### Exercise aim
Line by line, transcribe the data shown below.

### Transcribed page contents
Segment Open

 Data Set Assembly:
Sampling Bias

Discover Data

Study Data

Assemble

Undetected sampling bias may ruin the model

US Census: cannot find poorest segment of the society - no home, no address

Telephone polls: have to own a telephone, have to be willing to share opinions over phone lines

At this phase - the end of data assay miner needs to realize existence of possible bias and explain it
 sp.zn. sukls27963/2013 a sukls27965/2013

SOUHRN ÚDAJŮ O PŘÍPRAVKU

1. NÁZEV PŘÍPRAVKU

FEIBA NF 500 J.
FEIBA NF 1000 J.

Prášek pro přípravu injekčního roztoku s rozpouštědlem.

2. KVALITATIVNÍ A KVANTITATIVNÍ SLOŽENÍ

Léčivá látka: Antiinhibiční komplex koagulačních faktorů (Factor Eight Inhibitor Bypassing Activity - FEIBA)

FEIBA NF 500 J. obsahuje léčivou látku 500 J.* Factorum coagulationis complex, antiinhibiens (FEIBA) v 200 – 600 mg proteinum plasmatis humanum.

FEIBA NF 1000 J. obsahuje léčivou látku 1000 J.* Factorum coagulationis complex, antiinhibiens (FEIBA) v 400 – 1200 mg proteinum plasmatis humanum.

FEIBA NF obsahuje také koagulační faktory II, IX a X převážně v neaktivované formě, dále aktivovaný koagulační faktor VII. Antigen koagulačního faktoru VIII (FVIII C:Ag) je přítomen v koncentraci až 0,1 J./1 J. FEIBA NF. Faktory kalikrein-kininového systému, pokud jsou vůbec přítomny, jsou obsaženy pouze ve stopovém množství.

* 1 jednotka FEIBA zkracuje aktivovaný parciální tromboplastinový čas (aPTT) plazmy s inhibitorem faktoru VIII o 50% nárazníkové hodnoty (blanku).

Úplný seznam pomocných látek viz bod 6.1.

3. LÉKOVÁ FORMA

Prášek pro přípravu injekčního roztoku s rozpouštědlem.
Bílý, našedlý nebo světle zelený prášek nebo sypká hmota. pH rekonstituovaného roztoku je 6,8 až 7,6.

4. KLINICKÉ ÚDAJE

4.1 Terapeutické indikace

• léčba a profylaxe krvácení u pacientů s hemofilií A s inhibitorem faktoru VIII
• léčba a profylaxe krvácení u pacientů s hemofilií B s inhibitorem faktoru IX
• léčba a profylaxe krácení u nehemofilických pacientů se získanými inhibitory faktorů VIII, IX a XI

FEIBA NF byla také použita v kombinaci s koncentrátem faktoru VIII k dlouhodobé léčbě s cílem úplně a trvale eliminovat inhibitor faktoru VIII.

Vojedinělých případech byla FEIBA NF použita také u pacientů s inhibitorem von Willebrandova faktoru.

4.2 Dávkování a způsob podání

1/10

Segment Closed

### Result
 Data Set Assembly:
Sampling Bias

Discover Data

Study Data

Assemble

Undetected sampling bias may ruin the model

US Census: cannot find poorest segment of the society - no home, no address

Telephone polls: have to own a telephone, have to be willing to share opinions over phone lines

At this phase - the end of data assay miner needs to realize existence of possible bias and explain it
 sp.zn. sukls27963/2013 a sukls27965/2013

SOUHRN ÚDAJŮ O PŘÍPRAVKU

1. NÁZEV PŘÍPRAVKU

FEIBA NF 500 J.
FEIBA NF 1000 J.

Prášek pro přípravu injekčního roztoku s rozpouštědlem.

2. KVALITATIVNÍ A KVANTITATIVNÍ SLOŽENÍ

Léčivá látka: Antiinhibiční komplex koagulačních faktorů (Factor Eight Inhibitor Bypassing Activity - FEIBA)

FEIBA NF 500 J. obsahuje léčivou látku 500 J.* Factorum coagulationis complex, antiinhibiens (FEIBA) v 200 – 600 mg proteinum plasmatis humanum.

FEIBA NF 1000 J. obsahuje léčivou látku 1000 J.* Factorum coagulationis complex, antiinhibiens (FEIBA) v 400 – 1200 mg proteinum plasmatis humanum.

FEIBA NF obsahuje také koagulační faktory II, IX a X převážně v neaktivované formě, dále aktivovaný koagulační faktor VII. Antigen koagulačního faktoru VIII (FVIII C:Ag) je přítomen v koncentraci až 0,1 J./1 J. FEIBA NF. Faktory kalikrein-kininového systému, pokud jsou vůbec přítomny, jsou obsaženy pouze ve stopovém množství.

* 1 jednotka FEIBA zkracuje aktivovaný parciální tromboplastinový čas (aPTT) plazmy s inhibitorem faktoru VIII o 50% nárazníkové hodnoty (blanku).

Úplný seznam pomocných látek viz bod 6.1.

3. LÉKOVÁ FORMA

Prášek pro přípravu injekčního roztoku s rozpouštědlem.
Bílý, našedlý nebo světle zelený prášek nebo sypká hmota. pH rekonstituovaného roztoku je 6,8 až 7,6.

4. KLINICKÉ ÚDAJE

4.1 Terapeutické indikace

• léčba a profylaxe krvácení u pacientů s hemofilií A s inhibitorem faktoru VIII
• léčba a profylaxe krvácení u pacientů s hemofilií B s inhibitorem faktoru IX
• léčba a profylaxe krácení u nehemofilických pacientů se získanými inhibitory faktorů VIII, IX a XI

FEIBA NF byla také použita v kombinaci s koncentrátem faktoru VIII k dlouhodobé léčbě s cílem úplně a trvale eliminovat inhibitor faktoru VIII.

Vojedinělých případech byla FEIBA NF použita také u pacientů s inhibitorem von Willebrandova faktoru.

4.2 Dávkování a způsob podání

1/10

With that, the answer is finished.